Yeah i know, these things happens with my friend too. … . .so i suggest please use c++ or java as much as possible , (python ka kuch nhi kah skte) ,tomorrow is icpc , so i suggest use java / c++

TRY your code in pypy3
CodeChef: Practical coding for everyone (MY FRIEND’s CODE)

umang696 · October 17, 2019, 6:25pm

Try once list instead of dictionary as you do in java.
may be its because heavy data structure.

ssrivastava990 · October 17, 2019, 6:25pm

https://www.codechef.com/viewsolution/27432650
here u go i copied your code and paste in lang pypy i accepted

ssrivastava990 · October 17, 2019, 6:26pm

sometimes , instead of python we have to submit in pypy

evin97 · October 17, 2019, 6:30pm

Yes bro it is better but it depends on constraints that’s why i use dictionary
look at this just submitted same code in pypy got AC
Link

pvimal816 · October 18, 2019, 5:52am

@ssrivastava990 I think you have mistakenly tagged me.

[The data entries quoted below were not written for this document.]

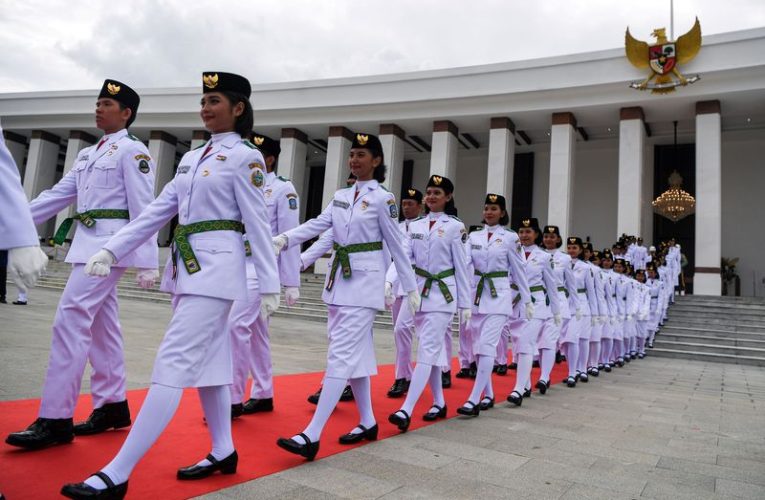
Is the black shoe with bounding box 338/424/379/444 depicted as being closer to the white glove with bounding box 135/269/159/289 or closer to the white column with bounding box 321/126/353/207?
the white glove with bounding box 135/269/159/289

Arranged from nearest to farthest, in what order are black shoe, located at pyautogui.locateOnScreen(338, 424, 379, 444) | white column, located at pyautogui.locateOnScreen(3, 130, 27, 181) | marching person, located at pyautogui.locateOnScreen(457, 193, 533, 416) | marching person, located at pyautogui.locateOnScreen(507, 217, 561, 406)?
black shoe, located at pyautogui.locateOnScreen(338, 424, 379, 444), marching person, located at pyautogui.locateOnScreen(457, 193, 533, 416), marching person, located at pyautogui.locateOnScreen(507, 217, 561, 406), white column, located at pyautogui.locateOnScreen(3, 130, 27, 181)

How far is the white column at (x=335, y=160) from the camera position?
23.8 m

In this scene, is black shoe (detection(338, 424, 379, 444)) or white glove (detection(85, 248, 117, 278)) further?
black shoe (detection(338, 424, 379, 444))

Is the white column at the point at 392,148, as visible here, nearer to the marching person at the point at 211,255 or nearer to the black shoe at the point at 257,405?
the black shoe at the point at 257,405

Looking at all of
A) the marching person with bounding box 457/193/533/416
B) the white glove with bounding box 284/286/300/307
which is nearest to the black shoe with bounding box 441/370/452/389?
the marching person with bounding box 457/193/533/416

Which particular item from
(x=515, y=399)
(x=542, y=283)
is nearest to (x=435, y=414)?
(x=515, y=399)

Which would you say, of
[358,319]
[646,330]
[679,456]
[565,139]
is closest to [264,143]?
[358,319]

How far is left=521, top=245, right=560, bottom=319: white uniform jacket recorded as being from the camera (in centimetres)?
598

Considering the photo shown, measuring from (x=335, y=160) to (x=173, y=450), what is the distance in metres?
21.5

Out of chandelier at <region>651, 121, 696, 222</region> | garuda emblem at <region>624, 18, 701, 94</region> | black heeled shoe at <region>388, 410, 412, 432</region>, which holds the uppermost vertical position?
garuda emblem at <region>624, 18, 701, 94</region>

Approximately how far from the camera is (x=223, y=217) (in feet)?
8.34

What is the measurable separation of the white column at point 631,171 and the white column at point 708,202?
176 cm

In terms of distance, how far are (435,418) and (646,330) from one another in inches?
361

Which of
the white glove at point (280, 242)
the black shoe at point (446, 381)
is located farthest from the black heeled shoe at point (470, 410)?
the white glove at point (280, 242)
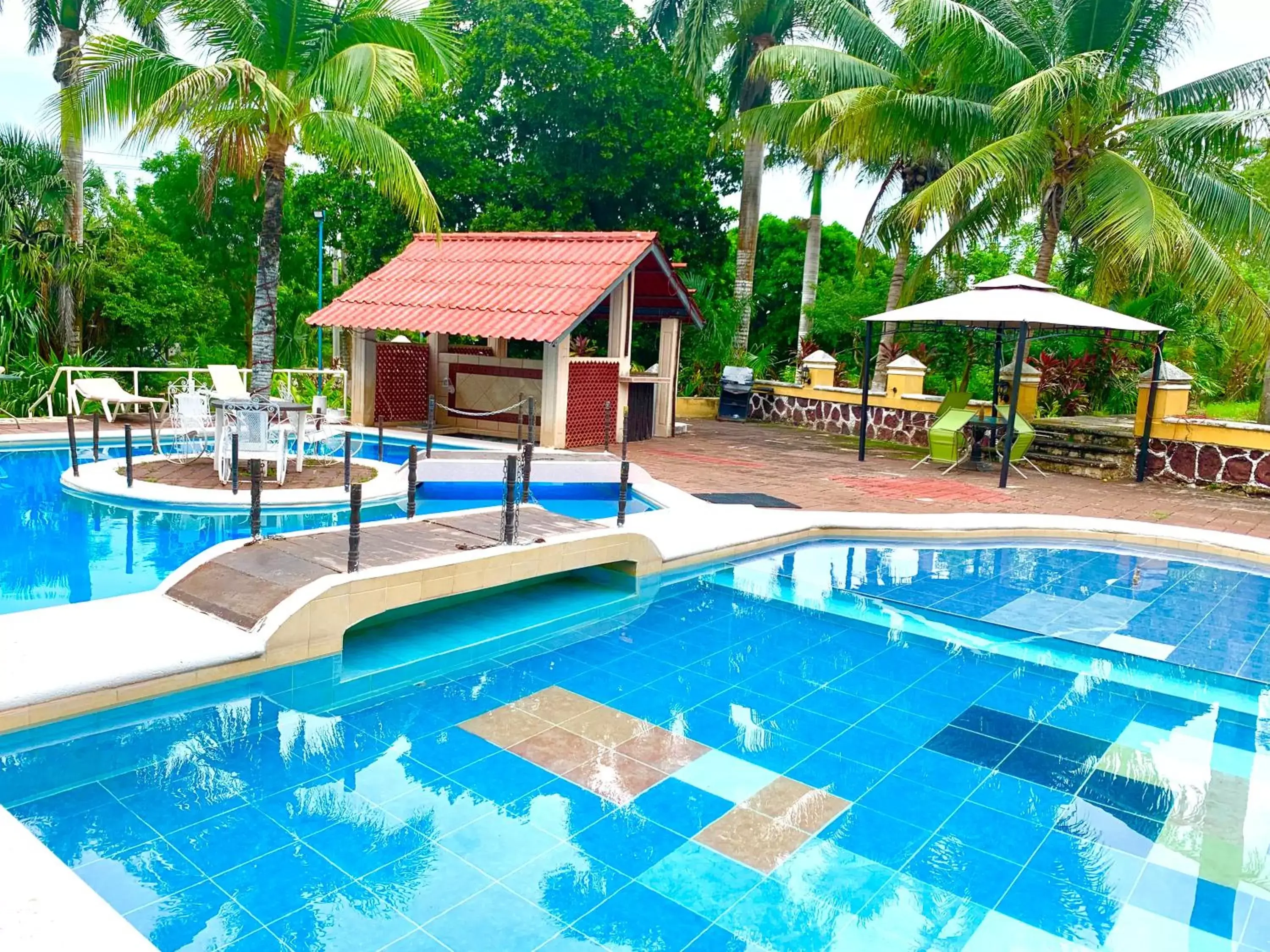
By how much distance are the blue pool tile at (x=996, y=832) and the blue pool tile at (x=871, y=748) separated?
1.96 ft

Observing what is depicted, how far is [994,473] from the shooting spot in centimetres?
1688

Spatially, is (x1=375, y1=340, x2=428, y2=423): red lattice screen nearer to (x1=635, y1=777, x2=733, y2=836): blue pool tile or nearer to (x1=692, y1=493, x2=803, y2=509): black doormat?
(x1=692, y1=493, x2=803, y2=509): black doormat

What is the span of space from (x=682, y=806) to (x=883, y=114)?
15.9m

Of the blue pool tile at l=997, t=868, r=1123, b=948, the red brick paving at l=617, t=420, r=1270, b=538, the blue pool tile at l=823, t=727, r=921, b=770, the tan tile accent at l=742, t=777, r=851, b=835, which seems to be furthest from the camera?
the red brick paving at l=617, t=420, r=1270, b=538

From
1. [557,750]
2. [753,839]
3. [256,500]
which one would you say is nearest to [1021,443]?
[256,500]

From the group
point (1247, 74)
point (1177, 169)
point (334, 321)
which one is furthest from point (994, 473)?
point (334, 321)

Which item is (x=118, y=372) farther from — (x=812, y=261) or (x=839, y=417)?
(x=812, y=261)

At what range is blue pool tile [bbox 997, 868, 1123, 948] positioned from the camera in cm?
415

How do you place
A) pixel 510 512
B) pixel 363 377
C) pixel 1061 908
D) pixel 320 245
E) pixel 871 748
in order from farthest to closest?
pixel 320 245, pixel 363 377, pixel 510 512, pixel 871 748, pixel 1061 908

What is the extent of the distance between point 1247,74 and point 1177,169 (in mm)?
1717

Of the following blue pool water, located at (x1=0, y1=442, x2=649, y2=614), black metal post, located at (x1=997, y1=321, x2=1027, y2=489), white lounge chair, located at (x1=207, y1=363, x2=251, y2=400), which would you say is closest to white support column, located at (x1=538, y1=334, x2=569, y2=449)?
blue pool water, located at (x1=0, y1=442, x2=649, y2=614)

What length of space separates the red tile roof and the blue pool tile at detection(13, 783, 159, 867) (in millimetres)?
11715

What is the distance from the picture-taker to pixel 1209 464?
53.3 feet

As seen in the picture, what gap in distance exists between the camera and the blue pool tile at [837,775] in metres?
5.34
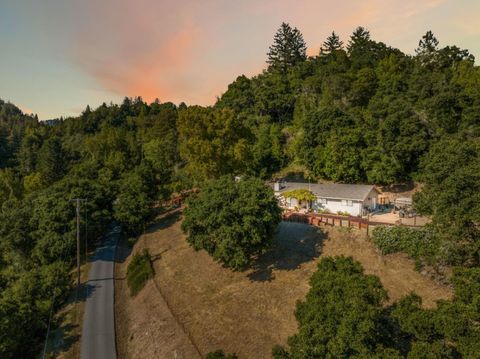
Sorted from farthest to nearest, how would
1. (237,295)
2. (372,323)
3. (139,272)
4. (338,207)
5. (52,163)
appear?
(52,163)
(338,207)
(139,272)
(237,295)
(372,323)

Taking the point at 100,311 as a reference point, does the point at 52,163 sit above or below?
above

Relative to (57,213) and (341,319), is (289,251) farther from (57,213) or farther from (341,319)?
(57,213)

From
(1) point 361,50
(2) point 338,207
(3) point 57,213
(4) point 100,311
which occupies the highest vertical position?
(1) point 361,50

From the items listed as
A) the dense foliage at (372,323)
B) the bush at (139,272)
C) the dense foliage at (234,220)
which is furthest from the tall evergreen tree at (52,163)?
the dense foliage at (372,323)

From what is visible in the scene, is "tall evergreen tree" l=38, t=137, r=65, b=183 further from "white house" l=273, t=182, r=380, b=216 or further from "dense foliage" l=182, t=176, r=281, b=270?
"white house" l=273, t=182, r=380, b=216

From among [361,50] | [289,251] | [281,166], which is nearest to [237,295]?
[289,251]

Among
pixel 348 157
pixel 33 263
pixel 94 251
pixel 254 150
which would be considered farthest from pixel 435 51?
pixel 33 263

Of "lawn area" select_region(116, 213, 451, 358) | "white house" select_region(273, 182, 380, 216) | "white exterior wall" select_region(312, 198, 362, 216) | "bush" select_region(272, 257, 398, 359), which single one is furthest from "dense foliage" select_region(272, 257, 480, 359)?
"white house" select_region(273, 182, 380, 216)
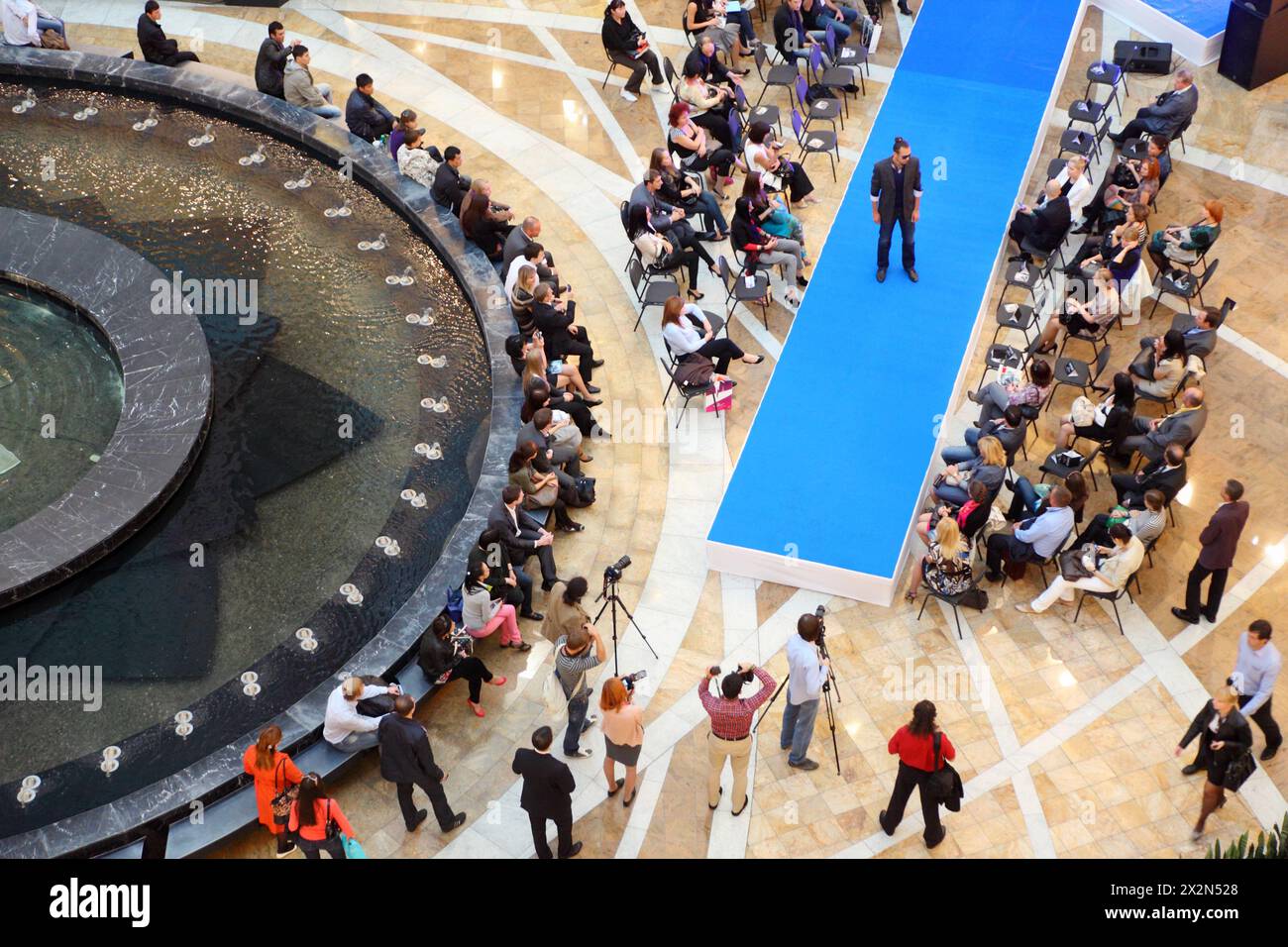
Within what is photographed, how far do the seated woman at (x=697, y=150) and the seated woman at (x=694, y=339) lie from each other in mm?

a_nonymous · October 18, 2019, 10:58am

Read your solution but did’t got it.
Here is is my solution.
Initialize factors_cnt as 0, this will keep track of the number of elements divisible by the index at which the number is located. Factors_cnt is going to store the star value of cur element. How, I will answer that part later.
Iterate through input list and first check how many elements before cur element is divisible by cur element.
How would you that? For that we have factors_cnt, factors_cnt[cur_element] is the number of elements which are divisible by cur element.
Now once we have found cur element star value, the cur element is also divisible by it’s factors. Now find it’s factors and increase their count at factor_cnt[factor]++
Go through the solution and you will understand.